No caso analisado, o produtor rural demonstrou que as Declarações do ITR (DITRs) foram entregues sem a inclusão das áreas ambientalmente protegidas, o que resultou no aumento indevido da base de cálculo do imposto. Os valores cobrados somavam R$683.547,91, referentes a 2021, e R$1.033.068,41, relativos a 2022, totalizando R$1.716.616,32.
Com o Pedido Administrativo de Revisão de Lançamento já protocolado junto à Receita Federal e ainda pendente de análise, o produtor recorreu ao Judiciário para impedir que a cobrança continuasse produzindo efeitos enquanto o processo administrativo estivesse em andamento, especialmente no que diz respeito à regularidade fiscal.

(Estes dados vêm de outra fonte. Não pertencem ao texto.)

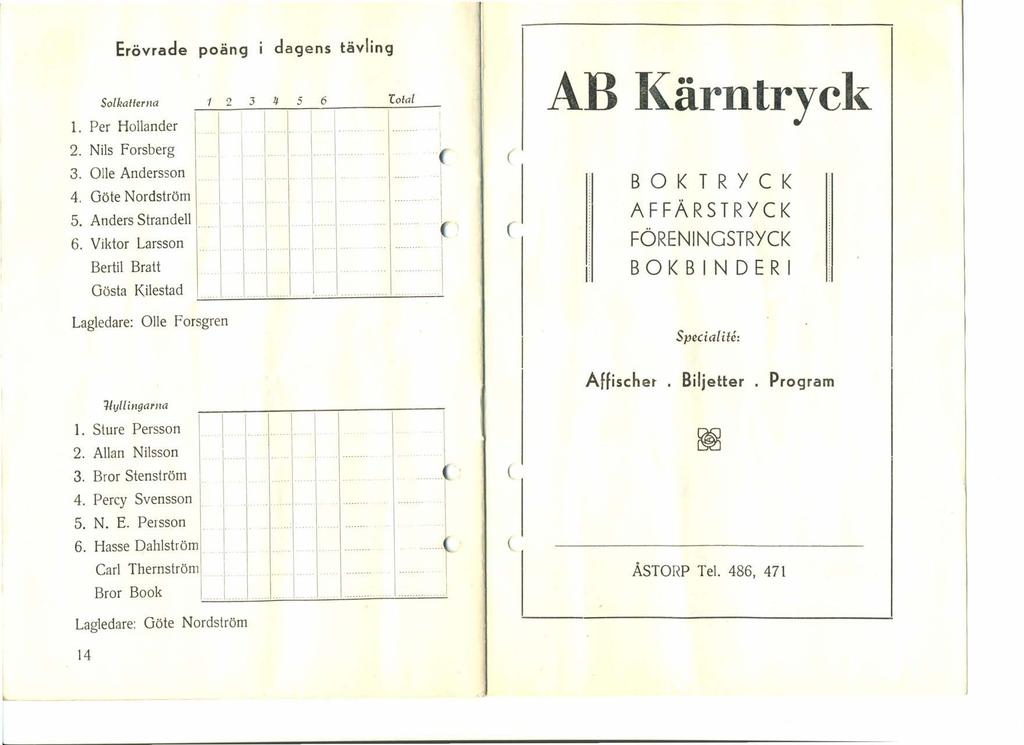 Erövrade poäng i dagens tävling

| Solkatterna | 1 | 2 | 3 | 4 | 5 | 6 | Total |
|---|---|---|---|---|---|---|---|
| 1. Per Hollander | | | | | | | |
| 2. Nils Forsberg | | | | | | | |
| 3. Olle Andersson | | | | | | | |
| 4. Göte Nordström | | | | | | | |
| 5. Anders Strandell | | | | | | | |
| 6. Viktor Larsson | | | | | | | |
| Bertil Bratt | | | | | | | |
| Gösta Kilestad | | | | | | | |

Lagledare: Olle Forsgren

| Hyllingarna | | | | | | | |
|---|---|---|---|---|---|---|---|
| 1. Sture Persson | | | | | | | |
| 2. Allan Nilsson | | | | | | | |
| 3. Bror Stenström | | | | | | | |
| 4. Percy Svensson | | | | | | | |
| 5. N. E. Persson | | | | | | | |
| 6. Hasse Dahlström | | | | | | | |
| Carl Thernström | | | | | | | |
| Bror Book | | | | | | | |

Lagledare: Göte Nordström

14

AB Kärntryck

BOKTRYCK
AFFÄRSTRYCK
FÖRENINGSTRYCK
BOKBINDERI

Specialité:

Affischer . Biljetter . Program

ÅSTORP Tel. 486, 471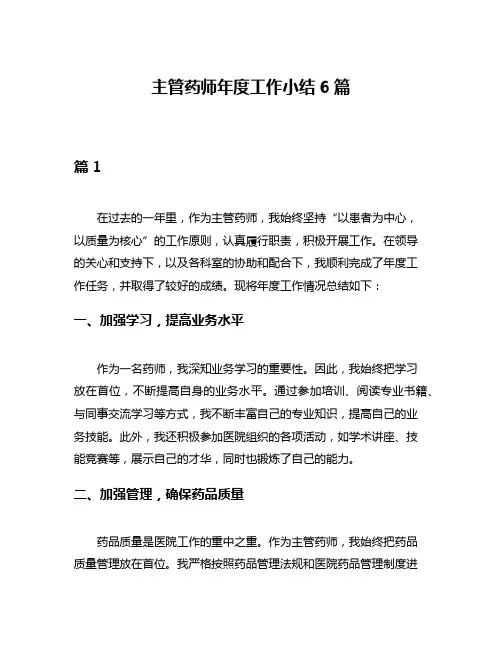 主管药师年度工作小结 6 篇

篇 1

在过去的一年里，作为主管药师，我始终坚持“以患者为中心，以质量为核心”的工作原则，认真履行职责，积极开展工作。在领导的关心和支持下，以及各科室的协助和配合下，我顺利完成了年度工作任务，并取得了较好的成绩。现将年度工作情况总结如下：

一、加强学习，提高业务水平

作为一名药师，我深知业务学习的重要性。因此，我始终把学习放在首位，不断提高自身的业务水平。通过参加培训、阅读专业书籍、与同事交流学习等方式，我不断丰富自己的专业知识，提高自己的业务技能。此外，我还积极参加医院组织的各项活动，如学术讲座、技能竞赛等，展示自己的才华，同时也锻炼了自己的能力。

二、加强管理，确保药品质量

药品质量是医院工作的重中之重。作为主管药师，我始终把药品质量管理放在首位。我严格按照药品管理法规和医院药品管理制度进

Na sentença, o magistrado destacou que a Lei nº 9.393/96, em seu artigo 10, §1º, exclui expressamente as áreas de APP e Reserva Legal da base de cálculo do ITR. Além disso, ressaltou a aplicação do artigo 151, inciso III, do Código Tributário Nacional (CTN), que determina a suspensão da exigibilidade do crédito tributário quando há reclamação ou recurso administrativo em curso.
Com base nesses fundamentos, a Justiça determinou a suspensão da exigibilidade dos créditos de ITR na parte controvertida, até a conclusão da análise administrativa, evitando que o contribuinte fosse compelido a pagar valores possivelmente indevidos antes do encerramento do procedimento correto.
Para Luciano Faria, sócio do João Domingos Advogados e advogado responsável pelo caso, a decisão reforça uma proteção importante ao produtor rural. “O produtor que cumpre suas obrigações ambientais não pode ser tratado como se tivesse mais área produtiva para fins de tributação. Quando há erro material na DITR e a revisão administrativa é formalizada, a legislação assegura a suspensão da cobrança, evitando impactos financeiros imediatos e preservando a regularidade fiscal”, afirma.
A segurança foi concedida parcialmente para reconhecer o direito à suspensão da exigibilidade dos créditos de ITR dos exercícios de 2021 e 2022 enquanto durar o processo administrativo.